So basically the "fetus fetish" argument is one that has struck out.

But even more indefensible is the insistence that, somehow, the anti-abortion lobby is responsible for Nadya Suleman's decision to have far more children than she can support.
"No wonder our foetishists find this story disturbing. It’s a staging of their own mania, writ large and performed live."
Yet this couldn't be further away from the truth if these people were actually trying.

For example, if one accepts the pro-abortion lobby's arguments about "reproductive freedom" -- a freedom that they insist should be absolute at any stage of a woman's life or any stage of a pregnancy -- then one cannot get away from the logical conclusion that a woman enjoying unrestricted reproductive freedom would have the right to decide to have 14 children, even if she can't support them financially.

If the state has no place making laws that impact on reproductive freedom the state would also have no place restricting the use of any fertility drugs that are known to be safe.

The only impediment to a doctor prescribing fertility drugs to a woman incapable of financially supporting children would be the doctor's own ethical standards. If that particular doctor's sense of ethics aren't up to standard, ethics alone aren't enough to prevent people like Nadya Suleman from engaging behaviour that is not only destructive of herself, but destructive of her children as well.

Perhaps if there were some means-testing process by which single women would have to prove they could support children before recieving fertility drugs the Nadya Suleman debacle could have been averted. But as the most zealous members of the pro-abortion lobby will almost certainly attest, if "they" -- the anti-abortion lobby, or "fetus fetishists" -- get the fertility drugs today, they'll come for the birth control tomorrow.

In the end, however, the preceding argument is insipid, and anyone with a lick of sense should know it. The pro-abortion lobby isn't any more responsible for the Nadya Suleman freak show than is the anti-abortion lobby.

Nady Suleman, and whomever allowed her to get her hands on the fertility drugs she reportedly used to have her most recent eight children are the ones responsible.

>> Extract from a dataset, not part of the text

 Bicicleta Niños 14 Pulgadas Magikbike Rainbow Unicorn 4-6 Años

But one should never underestimate the tendency of both the pro- and anti-abortion lobbies to transform freak shows like this into political footballs they can gleefully kick back and forth, even if they couldn't argue the issue out of a paper bag.

2 comments:

  1. Personally speaking, I do agree that abortions are an abhorrent practice that are nontheless a choice that should be there, in case the birth endangers the life of the mother. It should be a last resort, nothing more.

    That aside, I've always seen the choice of abortion as one that should be strictly left up to the mother - it's not my right to tell them to do otherwise.

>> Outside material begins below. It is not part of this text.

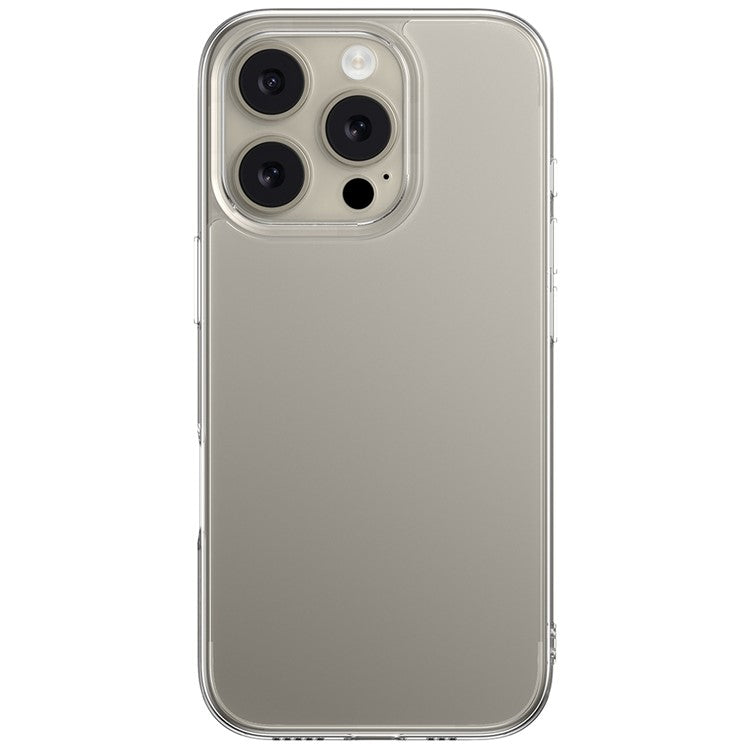 BASEUS Corning Series For iPhone 16 Pro Case Anti-Scratch Corning Glass+TPU Phone Cover - Transparent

    So there - I'm probably seen as pro-choice, though it does sicken me when pro-choicers use such loaded language and ugly propaganda to push their point. It makes them no worse than their opponents.

    ReplyDelete
  2. I agree with you to a large extent.

    I personally disfavour abortion. But I also understand the right of someone to have control over their own body. I also understand the consequences that would come with flat-out criminalizing abortion -- back alley abortions and a great deal of human misery.

    However, I also recognize that the state has a defnitive role in regulating the terms under which an abortion takes place later in the pregnancy.

    The pro-abortion lobby insists that any regulation on abortion at any point is unnecessary. They even denounce protections for doctors who would refuse to perform an abortion they deem unethical. They do this while pushing an agenda that would make that protection necessary, even if they would happily render it unattainable.

    So this kind of propaganda is nothing new to the pro-abortion lobby. What amuses me even more than that is that the author of this logically indefensible mess is refusing to defend that particular idea, even while he crows about how much he enjoys making other people defend their ideas.

    It would be hysterical if it weren't so bloody pitiful.